ACRL 3 Usability testing

Perhaps the most interesting session was on usability testing with Nora Dimmock from the University of Rochester. They have a usability program that works with programmers and designers on digital projects. The usability group deals with 5-6 projects each year; new homegrown digital products, evaluating and suggesting changes to vendor products, and revising existing systems. The workshop went through a number of usability techniques including card sorting in which you give 21 users cards with one element from your website in each card (for instance a library website might have journals, books, articles, hours, staff, news, events, ask-a-librarian, departments, and policies) and ask the user to group them in a way that makes sense to them. Also the reverse, when you put flip charts on the wall with headings and ask users to put postit notes with when they would expect to find under each heading on your website for instance. Both these tests reveal the users’ mental model of the service. Heuristics, when you ask expert users, like librarians, to critique a digital product based on specific criteria. This latter one has the added advantage of enabling librarians to have input into web design etc. something that is politically useful since librarians have very strong, but usually conflicting, ideas about website design and like to be consulted. Finally, she took us through assessment, when you have a user complete 5-6 tasks on a website (e.g. "Find a book on fish farming.”) and see where they click and how long it takes them. This can be combined with the Talking Out Loud Protocol in which the subject articulates their thinking while they are working on the task.

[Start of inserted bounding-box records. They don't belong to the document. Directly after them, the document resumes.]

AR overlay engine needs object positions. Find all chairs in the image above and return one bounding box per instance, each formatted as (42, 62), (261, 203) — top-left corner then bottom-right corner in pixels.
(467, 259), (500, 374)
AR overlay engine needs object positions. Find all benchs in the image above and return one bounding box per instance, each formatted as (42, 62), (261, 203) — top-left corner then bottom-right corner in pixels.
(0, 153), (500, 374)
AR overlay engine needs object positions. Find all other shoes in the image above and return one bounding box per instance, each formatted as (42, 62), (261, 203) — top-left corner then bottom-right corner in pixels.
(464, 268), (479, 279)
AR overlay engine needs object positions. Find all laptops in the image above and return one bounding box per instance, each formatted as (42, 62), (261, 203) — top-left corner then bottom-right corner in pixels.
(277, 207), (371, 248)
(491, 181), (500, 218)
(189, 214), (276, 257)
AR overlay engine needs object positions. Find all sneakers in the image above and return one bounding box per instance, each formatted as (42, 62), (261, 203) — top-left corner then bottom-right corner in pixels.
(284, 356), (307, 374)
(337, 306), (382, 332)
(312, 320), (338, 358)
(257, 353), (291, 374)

Rochester used to then write copious reports on the results of the tests. Now they just record them using Morae and send the file to the designers and programmers.

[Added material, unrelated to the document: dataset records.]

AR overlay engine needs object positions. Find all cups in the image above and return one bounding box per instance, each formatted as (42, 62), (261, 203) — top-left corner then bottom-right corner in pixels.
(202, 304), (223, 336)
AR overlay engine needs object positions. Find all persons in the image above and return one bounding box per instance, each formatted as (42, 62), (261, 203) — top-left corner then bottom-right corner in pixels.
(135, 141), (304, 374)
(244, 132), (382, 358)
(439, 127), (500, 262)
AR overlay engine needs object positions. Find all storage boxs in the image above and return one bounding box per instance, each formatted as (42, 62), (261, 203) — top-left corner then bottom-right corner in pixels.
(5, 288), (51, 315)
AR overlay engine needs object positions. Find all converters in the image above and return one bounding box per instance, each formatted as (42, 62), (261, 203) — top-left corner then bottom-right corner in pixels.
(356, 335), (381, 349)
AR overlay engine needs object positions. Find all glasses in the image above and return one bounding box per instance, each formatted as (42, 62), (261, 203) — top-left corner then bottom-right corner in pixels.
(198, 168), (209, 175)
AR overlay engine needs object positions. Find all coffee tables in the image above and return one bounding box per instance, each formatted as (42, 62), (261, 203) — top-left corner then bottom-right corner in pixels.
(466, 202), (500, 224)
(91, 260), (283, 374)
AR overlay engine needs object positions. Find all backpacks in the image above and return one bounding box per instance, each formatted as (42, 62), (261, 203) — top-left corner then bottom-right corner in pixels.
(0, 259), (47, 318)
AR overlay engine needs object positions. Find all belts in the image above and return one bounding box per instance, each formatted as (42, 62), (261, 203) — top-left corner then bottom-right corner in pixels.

Oh, one final point. They often save expensive programming and designer time by creating paper mock-ups of the website and having users work through those. This means that big problems can be fixed before it ever gets to the programming stage.

OK, I lied: one more point. In a few years Rochester may not even have a stand alone website. They are considering moving to widgets to be inserted in appropriate places, often at the users discretion, through the users’ personal “infosphere.”